Document Type

Article

Publication Date

2014

Publication Citation

2014 no. 4 Revista Romana de Drept European 105

Abstract

The decision in Case Pringle was primarily concerned with whether the European Stability Mechanism (TFEU) was compatible with various substantive provisions of the Treaty on the Functioning of the European Union, most notably the prohibition on bailouts in Article 125 TFEU. The judgment is nonetheless important for other reasons, including the legitimacy of the use of EU institutions outside the EU legal framework. It will be seen that the CJEU endorsed their use and reaffirmed earlier case law. These conclusions were analysed by Steve Peers in a helpful article in a previous issue of the European Constitutional Law Review, in which he was largely sympathetic to the test used by the CJEU to determine the legality of such involvement.

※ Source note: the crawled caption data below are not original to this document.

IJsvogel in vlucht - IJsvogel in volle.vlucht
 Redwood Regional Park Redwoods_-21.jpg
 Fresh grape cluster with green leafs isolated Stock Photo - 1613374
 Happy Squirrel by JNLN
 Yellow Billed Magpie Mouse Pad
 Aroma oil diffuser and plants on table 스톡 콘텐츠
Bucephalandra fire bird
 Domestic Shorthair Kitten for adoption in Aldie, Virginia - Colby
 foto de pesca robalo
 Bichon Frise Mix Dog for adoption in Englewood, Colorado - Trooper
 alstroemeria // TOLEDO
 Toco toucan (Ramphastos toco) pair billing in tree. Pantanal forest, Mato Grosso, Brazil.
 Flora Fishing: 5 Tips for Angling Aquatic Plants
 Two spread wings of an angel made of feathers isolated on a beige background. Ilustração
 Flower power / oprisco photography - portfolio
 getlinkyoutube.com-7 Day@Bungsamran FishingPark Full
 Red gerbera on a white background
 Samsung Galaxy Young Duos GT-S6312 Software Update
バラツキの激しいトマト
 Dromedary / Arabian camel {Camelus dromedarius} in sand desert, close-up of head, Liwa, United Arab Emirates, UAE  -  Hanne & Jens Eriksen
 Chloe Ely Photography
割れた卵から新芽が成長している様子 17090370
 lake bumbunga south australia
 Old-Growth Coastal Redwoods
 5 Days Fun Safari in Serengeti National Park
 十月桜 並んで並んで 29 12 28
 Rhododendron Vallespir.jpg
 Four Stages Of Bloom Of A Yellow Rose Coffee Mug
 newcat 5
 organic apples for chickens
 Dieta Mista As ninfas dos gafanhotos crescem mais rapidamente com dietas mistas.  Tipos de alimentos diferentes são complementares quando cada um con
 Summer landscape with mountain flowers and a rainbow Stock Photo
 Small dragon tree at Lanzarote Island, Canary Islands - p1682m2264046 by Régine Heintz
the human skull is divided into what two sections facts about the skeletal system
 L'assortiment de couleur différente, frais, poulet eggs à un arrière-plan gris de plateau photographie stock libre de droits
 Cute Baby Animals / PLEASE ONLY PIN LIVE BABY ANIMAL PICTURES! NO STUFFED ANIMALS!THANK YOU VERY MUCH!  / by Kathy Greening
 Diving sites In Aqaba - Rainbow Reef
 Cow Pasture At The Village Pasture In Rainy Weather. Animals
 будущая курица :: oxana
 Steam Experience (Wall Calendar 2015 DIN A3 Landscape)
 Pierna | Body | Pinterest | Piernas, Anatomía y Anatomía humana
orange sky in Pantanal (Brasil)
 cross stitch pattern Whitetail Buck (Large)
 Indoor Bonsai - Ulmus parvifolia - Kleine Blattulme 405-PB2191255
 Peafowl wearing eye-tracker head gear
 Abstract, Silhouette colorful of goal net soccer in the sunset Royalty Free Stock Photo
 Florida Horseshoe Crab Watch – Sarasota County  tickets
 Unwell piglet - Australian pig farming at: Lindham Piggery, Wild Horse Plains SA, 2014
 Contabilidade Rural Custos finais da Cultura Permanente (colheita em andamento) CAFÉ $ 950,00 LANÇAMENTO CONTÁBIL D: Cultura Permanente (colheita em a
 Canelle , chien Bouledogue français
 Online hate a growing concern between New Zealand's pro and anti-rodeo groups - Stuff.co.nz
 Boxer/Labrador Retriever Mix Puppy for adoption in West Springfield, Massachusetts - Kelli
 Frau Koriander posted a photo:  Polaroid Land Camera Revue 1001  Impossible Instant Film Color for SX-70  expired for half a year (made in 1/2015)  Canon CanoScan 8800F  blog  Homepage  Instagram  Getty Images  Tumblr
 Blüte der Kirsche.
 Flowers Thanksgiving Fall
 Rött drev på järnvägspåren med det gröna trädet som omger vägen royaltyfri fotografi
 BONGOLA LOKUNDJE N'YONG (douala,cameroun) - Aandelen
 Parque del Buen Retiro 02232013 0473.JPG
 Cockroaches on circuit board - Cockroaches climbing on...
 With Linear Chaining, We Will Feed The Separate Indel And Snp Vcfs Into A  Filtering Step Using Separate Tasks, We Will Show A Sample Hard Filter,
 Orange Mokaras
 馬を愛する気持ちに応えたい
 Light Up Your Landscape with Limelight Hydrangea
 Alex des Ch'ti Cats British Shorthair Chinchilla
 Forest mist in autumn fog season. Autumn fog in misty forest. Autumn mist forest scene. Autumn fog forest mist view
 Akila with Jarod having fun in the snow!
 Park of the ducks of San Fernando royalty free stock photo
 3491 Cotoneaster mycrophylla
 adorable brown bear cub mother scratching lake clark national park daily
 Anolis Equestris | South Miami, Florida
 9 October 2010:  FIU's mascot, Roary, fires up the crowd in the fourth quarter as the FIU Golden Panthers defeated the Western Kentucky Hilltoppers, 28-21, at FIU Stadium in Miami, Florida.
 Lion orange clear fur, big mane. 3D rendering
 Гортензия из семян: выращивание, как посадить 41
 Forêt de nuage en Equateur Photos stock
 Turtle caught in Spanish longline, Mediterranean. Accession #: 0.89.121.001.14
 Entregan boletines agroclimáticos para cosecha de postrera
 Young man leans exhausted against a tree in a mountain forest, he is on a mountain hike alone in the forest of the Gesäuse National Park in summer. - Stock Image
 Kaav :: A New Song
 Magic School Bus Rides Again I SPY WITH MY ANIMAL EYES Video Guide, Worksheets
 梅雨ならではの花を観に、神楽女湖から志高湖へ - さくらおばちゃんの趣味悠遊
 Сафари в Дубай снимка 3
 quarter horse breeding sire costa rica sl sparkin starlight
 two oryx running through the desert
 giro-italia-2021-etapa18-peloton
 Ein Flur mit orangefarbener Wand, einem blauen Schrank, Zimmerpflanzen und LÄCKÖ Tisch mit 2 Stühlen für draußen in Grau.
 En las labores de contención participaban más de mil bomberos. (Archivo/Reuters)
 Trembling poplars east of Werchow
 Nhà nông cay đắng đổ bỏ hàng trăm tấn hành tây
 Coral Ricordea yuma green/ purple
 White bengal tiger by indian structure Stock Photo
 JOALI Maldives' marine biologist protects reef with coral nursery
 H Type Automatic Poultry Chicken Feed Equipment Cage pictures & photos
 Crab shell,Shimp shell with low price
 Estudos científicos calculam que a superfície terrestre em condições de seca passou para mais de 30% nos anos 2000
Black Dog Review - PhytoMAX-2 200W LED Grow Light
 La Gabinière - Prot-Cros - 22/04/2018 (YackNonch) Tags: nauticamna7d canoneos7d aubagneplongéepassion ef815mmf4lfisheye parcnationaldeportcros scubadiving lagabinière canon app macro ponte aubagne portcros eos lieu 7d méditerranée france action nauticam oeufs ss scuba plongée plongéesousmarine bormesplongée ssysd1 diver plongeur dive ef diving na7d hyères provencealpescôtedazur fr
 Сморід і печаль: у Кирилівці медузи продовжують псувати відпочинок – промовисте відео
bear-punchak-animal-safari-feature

A different view will be taken in the present article, which is principally concerned with the EU political institutions. It will be argued that while the CJEU's decision may have been defensible on the facts, it raises several issues of constitutional principle which have not been explored. There is analysis of the case law, which provides the setting for the discussion thereafter. This begins with the foundations of the rule, connoting in this respect its legal provenance and the values that underpin it. The focus then shifts to procedural concerns, given that the current legal formulation accords a broad substantive discretionary power to EU institutions to participate in such agreements, without procedural obligations to condition how or whether the power should be exercised. The final section addresses substantive concerns with the legal status quo, in which it is argued that the CJ EU's conditions for the legality of such EU institutional involvement do not provide sufficient constraints on the discretion accorded to the institution that wishes to participate in such an agreement.